▶ [WHAT THE TASK ASKS]: Recast the lines from the one containing "What is the separation distance" through the end of the rows, both included, as a Markdown table with the columns Line and Content, leaving out any blank lines.

▶ [Stored dataset items]:
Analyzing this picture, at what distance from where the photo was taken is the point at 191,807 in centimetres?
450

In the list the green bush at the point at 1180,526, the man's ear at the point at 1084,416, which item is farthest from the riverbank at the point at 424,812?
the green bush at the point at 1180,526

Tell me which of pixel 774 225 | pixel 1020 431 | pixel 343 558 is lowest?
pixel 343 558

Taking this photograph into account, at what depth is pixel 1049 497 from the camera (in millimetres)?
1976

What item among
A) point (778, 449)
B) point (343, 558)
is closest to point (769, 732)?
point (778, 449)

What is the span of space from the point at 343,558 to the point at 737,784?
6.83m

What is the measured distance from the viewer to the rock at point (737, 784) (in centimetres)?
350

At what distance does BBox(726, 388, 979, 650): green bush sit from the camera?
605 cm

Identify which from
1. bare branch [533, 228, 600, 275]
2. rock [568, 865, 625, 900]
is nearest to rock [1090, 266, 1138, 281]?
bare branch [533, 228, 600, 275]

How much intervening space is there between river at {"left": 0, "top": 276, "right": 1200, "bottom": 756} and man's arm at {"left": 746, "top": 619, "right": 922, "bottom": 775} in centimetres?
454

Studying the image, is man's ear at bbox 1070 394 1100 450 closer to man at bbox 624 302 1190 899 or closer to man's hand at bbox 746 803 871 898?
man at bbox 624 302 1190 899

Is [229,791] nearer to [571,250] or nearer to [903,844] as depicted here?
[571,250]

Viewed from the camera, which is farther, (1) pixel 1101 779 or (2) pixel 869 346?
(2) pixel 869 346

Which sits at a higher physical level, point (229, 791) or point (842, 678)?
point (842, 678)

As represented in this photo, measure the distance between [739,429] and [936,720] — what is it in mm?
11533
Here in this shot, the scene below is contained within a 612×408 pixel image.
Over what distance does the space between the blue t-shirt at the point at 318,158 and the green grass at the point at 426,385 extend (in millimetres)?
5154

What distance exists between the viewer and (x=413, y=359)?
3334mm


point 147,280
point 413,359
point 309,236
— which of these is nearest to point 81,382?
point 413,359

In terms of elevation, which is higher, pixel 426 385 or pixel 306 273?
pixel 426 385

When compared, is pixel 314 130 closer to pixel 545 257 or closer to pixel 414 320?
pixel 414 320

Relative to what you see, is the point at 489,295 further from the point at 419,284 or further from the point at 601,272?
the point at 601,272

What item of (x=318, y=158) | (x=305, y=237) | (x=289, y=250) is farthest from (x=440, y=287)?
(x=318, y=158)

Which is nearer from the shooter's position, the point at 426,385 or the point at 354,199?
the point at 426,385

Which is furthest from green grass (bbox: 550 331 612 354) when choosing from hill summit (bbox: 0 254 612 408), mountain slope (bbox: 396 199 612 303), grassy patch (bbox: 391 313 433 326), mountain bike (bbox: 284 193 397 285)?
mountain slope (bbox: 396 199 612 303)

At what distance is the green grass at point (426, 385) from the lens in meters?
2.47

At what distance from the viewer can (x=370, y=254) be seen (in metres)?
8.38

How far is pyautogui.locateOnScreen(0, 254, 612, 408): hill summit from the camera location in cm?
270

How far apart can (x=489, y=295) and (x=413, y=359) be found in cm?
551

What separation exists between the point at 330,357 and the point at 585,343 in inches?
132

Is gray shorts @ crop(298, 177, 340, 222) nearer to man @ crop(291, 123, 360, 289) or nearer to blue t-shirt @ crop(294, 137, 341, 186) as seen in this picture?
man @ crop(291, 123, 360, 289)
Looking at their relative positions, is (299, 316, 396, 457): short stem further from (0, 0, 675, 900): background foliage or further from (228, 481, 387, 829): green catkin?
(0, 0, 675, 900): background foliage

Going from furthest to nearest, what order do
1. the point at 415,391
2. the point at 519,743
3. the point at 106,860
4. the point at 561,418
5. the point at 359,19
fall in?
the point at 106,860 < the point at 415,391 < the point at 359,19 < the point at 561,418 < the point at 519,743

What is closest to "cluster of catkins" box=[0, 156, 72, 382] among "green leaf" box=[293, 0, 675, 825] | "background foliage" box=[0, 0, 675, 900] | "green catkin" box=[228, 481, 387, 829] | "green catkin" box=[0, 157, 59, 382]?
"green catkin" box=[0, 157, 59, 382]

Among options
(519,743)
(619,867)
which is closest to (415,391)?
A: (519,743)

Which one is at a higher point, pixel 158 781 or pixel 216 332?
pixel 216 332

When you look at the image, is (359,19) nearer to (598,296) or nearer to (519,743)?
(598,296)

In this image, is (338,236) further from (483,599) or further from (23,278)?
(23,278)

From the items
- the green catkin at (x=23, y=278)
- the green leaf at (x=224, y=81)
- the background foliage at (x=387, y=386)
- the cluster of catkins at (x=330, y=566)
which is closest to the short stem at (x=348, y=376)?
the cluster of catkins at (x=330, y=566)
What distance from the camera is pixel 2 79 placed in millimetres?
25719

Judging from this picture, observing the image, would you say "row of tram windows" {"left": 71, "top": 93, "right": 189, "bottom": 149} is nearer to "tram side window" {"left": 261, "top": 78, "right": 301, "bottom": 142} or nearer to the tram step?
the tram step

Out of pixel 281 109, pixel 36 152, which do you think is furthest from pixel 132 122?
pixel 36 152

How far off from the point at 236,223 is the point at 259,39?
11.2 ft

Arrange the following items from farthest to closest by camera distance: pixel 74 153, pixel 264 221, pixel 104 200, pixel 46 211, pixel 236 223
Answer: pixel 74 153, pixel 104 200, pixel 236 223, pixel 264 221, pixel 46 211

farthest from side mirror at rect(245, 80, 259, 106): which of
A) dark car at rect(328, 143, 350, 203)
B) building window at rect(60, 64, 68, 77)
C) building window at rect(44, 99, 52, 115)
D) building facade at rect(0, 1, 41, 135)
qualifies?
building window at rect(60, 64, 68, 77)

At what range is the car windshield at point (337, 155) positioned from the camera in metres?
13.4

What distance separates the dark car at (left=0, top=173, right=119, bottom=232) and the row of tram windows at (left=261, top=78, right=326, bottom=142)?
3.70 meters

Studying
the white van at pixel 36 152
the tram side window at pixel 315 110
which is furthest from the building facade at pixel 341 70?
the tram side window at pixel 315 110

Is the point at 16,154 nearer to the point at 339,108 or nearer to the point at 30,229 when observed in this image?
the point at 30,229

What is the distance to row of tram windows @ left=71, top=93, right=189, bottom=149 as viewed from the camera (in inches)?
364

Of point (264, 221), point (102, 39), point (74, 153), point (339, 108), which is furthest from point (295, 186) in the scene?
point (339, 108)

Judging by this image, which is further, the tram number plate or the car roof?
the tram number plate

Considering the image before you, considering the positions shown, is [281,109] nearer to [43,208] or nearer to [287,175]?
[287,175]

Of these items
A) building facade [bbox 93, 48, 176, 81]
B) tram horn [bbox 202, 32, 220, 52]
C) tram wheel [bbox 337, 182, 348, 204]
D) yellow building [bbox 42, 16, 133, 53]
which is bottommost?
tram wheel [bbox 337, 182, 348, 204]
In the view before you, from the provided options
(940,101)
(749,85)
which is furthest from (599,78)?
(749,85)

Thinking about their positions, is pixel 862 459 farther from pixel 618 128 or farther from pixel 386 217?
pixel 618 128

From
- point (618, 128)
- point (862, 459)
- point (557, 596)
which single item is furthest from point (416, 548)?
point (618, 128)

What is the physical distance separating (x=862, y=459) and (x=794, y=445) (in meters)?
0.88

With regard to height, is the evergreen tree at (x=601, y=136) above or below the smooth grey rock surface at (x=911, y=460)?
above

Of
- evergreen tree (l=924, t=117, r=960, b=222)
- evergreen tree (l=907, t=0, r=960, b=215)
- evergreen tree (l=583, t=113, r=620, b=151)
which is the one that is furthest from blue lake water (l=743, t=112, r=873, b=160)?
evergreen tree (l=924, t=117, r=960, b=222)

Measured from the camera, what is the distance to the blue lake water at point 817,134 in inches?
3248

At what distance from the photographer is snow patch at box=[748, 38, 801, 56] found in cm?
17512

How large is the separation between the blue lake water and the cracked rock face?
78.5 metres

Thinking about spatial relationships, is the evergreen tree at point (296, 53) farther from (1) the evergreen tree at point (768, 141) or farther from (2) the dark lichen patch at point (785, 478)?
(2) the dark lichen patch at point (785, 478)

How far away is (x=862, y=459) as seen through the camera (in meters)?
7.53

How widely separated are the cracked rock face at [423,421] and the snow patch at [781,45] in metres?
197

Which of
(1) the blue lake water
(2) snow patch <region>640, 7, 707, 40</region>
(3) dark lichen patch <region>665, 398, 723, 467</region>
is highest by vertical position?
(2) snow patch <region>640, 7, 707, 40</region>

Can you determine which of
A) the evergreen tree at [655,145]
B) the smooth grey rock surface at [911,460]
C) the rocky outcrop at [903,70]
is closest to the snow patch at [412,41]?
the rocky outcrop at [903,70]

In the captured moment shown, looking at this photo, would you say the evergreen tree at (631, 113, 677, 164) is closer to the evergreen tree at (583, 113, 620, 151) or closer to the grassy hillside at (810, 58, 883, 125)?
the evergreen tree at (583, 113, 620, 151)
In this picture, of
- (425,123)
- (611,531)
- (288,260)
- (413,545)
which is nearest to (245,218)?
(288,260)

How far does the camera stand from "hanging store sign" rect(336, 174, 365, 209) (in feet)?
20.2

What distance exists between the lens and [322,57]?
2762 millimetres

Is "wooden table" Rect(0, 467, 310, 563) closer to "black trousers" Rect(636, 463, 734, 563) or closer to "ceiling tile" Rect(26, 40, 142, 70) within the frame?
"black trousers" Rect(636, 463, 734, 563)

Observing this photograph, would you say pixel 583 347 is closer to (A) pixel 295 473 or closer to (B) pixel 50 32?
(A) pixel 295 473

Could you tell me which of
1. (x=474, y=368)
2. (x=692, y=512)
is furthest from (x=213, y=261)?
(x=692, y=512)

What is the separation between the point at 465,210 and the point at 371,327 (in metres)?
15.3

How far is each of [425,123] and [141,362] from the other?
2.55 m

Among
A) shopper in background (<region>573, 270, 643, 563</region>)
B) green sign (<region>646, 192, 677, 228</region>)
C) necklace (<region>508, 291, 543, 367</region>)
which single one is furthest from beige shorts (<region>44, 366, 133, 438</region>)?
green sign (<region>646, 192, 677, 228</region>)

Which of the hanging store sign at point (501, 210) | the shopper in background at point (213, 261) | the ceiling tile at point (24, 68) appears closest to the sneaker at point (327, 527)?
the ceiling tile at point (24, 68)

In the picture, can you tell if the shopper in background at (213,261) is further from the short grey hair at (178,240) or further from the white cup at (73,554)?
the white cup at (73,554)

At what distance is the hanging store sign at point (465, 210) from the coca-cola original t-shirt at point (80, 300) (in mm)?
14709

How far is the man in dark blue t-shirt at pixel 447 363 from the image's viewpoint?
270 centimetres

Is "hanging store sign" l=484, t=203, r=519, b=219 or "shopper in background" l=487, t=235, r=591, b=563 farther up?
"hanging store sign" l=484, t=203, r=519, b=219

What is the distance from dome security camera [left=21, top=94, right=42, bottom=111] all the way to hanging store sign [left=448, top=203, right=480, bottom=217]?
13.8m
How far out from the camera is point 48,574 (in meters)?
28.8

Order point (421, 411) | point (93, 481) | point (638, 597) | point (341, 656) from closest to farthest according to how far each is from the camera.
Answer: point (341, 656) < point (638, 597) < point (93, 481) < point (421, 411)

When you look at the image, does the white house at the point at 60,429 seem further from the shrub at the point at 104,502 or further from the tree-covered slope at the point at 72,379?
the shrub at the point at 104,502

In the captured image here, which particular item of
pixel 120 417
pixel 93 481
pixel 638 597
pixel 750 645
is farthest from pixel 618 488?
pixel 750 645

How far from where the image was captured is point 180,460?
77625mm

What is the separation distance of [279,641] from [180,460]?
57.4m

▶ [FULL OUTPUT]:
| Line | Content |
|---|---|
| 1 | What is the separation distance of [279,641] from [180,460]? |
| 2 | 57.4m |